14. Os direitos humanos estão interligados. Não é possível suprimir os direitos civis e políticos, para realizar os direitos econômicos, sociais e culturais, ao contrário do que têm afirmado os ditadores. Do mesmo modo, só com reformas sociais importantes, que acabem com a miséria e proporcionem melhor nível de vida, será possível estabelecer regimes de liberdade. Os povos do Terceiro Mundo já compreenderam que o crescimento econômico, por si só, não resolve o problema da pobreza, antes o agrava, como o exemplo do Brasil demonstrou tão bem, quando se adota um modelo de desenvolvimento que só beneficia os que possuem. Daí o crescimento da criminalidade, que se procura inutilmente combater endurecendo o sistema repressivo e desrespeitando, cada vez mais, os direitos humanos.
15. Às exigências de liberdade e, sobretudo, de reformas sociais importantes, os ditadores respondem invocando a doutrina de segurança nacional e denunciando o perigo comunista. É uma estratégia que tem sempre dado resultado, permitindo, no plano internacional, o prolongado domínio econômico estrangeiro, e, no plano interno, a perpetuação de uma ordem social profundamente injusta, que continua a gerar a miséria e a pobreza e, ao mesmo tempo, a escandalosa opulência dos ricos.
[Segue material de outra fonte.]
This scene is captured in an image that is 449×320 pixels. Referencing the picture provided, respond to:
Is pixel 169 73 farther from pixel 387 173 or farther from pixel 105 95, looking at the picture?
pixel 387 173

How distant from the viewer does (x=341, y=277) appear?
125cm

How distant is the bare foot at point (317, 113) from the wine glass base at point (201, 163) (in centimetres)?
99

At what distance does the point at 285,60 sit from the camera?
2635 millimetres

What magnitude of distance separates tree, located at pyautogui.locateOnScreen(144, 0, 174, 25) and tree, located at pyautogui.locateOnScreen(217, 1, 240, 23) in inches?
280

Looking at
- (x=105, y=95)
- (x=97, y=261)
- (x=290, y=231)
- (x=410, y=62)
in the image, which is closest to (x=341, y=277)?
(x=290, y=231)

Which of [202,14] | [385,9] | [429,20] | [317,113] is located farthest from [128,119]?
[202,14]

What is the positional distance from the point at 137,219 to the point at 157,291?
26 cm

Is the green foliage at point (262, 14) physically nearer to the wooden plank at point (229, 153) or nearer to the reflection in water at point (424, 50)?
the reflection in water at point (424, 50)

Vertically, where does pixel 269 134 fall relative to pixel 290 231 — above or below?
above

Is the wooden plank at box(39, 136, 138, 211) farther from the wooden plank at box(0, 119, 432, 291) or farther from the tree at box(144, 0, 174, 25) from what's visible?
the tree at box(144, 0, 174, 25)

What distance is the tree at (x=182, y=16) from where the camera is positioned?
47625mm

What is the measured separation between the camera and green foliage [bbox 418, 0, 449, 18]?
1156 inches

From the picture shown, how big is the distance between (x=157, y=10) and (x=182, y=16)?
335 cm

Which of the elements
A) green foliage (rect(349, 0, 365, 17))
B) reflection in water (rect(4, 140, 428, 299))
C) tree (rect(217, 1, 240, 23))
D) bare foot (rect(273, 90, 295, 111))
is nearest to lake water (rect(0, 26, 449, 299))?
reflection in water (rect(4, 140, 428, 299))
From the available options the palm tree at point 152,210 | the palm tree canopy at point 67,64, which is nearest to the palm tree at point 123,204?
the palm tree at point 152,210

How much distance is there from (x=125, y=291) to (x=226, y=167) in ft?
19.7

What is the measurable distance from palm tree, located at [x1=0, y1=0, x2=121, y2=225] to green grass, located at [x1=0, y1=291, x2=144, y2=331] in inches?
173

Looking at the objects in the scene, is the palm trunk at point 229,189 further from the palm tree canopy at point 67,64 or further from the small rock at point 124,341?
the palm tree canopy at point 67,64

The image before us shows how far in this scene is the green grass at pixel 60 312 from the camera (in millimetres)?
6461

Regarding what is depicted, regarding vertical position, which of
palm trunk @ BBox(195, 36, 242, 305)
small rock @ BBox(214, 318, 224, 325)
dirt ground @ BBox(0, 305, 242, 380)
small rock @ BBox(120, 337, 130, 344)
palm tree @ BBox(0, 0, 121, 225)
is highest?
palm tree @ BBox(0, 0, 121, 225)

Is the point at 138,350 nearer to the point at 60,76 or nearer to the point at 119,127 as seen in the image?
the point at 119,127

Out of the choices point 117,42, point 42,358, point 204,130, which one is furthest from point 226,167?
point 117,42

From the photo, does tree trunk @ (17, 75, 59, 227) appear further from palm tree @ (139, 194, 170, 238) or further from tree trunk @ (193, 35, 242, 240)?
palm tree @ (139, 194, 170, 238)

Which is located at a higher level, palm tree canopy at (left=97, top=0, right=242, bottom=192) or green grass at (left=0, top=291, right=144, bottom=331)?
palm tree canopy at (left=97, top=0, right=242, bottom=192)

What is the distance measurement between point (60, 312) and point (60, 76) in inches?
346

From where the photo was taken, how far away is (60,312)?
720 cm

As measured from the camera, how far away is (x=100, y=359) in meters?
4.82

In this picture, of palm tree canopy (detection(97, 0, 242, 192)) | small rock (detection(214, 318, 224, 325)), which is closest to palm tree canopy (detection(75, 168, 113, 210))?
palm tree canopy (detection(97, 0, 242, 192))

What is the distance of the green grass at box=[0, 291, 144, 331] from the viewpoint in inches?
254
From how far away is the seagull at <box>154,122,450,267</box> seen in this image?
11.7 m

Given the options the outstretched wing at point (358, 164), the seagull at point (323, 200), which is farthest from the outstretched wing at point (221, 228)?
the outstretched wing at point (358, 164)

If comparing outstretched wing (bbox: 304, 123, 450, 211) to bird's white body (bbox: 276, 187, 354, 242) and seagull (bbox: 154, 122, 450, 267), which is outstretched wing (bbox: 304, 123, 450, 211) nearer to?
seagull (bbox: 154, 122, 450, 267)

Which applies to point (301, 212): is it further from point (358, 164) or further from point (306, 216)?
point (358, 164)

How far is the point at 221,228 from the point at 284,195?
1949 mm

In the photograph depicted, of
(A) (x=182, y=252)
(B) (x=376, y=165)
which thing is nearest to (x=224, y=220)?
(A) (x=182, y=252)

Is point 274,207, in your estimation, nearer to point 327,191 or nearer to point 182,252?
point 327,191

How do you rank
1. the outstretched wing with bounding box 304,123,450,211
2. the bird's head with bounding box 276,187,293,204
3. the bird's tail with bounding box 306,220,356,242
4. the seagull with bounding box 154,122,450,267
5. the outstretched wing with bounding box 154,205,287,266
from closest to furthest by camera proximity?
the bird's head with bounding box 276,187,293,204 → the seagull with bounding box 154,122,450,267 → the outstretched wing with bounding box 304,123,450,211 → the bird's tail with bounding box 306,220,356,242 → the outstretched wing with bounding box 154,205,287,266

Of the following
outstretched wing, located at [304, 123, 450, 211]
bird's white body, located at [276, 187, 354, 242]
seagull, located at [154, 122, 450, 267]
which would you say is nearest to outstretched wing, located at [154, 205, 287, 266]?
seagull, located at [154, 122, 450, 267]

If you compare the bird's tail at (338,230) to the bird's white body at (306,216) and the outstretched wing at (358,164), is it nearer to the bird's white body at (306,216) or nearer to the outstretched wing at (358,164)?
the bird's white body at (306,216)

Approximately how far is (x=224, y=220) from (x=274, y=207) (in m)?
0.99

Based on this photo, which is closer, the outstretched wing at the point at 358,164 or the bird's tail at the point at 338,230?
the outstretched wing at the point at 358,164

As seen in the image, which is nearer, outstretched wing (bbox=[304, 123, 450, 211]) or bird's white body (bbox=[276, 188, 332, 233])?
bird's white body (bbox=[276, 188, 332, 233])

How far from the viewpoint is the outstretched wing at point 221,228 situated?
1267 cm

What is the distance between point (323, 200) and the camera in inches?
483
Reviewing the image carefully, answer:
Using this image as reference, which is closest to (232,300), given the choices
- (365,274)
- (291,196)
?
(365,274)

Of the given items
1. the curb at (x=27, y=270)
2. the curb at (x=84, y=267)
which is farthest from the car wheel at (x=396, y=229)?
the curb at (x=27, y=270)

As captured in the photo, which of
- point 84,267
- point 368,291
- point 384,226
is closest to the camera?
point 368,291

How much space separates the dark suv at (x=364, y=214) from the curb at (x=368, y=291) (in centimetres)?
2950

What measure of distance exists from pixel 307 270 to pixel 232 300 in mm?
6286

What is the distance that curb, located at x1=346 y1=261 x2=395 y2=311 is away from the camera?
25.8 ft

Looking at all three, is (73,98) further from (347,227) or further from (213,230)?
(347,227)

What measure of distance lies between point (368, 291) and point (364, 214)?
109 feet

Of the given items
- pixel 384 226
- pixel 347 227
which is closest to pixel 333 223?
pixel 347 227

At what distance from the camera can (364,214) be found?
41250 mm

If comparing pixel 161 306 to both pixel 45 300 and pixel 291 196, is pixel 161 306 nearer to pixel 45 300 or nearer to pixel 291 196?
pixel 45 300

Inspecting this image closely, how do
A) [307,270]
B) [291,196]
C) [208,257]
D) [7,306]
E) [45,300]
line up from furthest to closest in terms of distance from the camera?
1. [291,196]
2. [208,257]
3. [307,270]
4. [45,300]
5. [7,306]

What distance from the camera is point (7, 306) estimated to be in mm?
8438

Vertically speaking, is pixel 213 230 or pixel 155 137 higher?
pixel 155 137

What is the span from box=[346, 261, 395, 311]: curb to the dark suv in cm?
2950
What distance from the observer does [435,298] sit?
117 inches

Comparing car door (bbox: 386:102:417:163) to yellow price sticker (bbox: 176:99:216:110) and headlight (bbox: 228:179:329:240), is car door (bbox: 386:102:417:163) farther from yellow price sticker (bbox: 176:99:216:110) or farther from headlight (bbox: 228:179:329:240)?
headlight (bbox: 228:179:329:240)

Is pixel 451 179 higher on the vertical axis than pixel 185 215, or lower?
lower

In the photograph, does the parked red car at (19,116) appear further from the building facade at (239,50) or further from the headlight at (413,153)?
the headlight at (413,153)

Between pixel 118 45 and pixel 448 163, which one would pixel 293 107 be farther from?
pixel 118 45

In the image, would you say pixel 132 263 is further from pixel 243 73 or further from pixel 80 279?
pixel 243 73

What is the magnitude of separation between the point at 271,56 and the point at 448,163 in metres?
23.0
16. A realização dos direitos humanos na justiça criminal está, pois, em função de um problema essencialmente político. É preciso compreender que aqui está o fundo da questão. Esses direitos só serão observados na justiça criminal de uma sociedade autenticamente democrática, onde se afirme como valor fundamental, verdadeiramente, o respeito à dignidade da pessoa humana, na luta permanente do povo contra a opressão, pela liberdade, pela justiça e pela paz.
Heleno Fragoso
Nota da Diretoria
No mês em que se completam 20 anos do falecimento do saudoso professor Heleno Fragoso, o IBCCRIM, excepcionalmente, publica artigo inédito de sua autoria no lugar do editorial. Trata-se de uma singela homenagem ao Mestre que se tornou referência obrigatória a todos os que trabalham para construir um sistema penal acolhedor dos direitos e garantias ínsitos ao Estado Democrático de Direito — ideal com que esse Instituto comunga e pelo qual tem sempre lutado.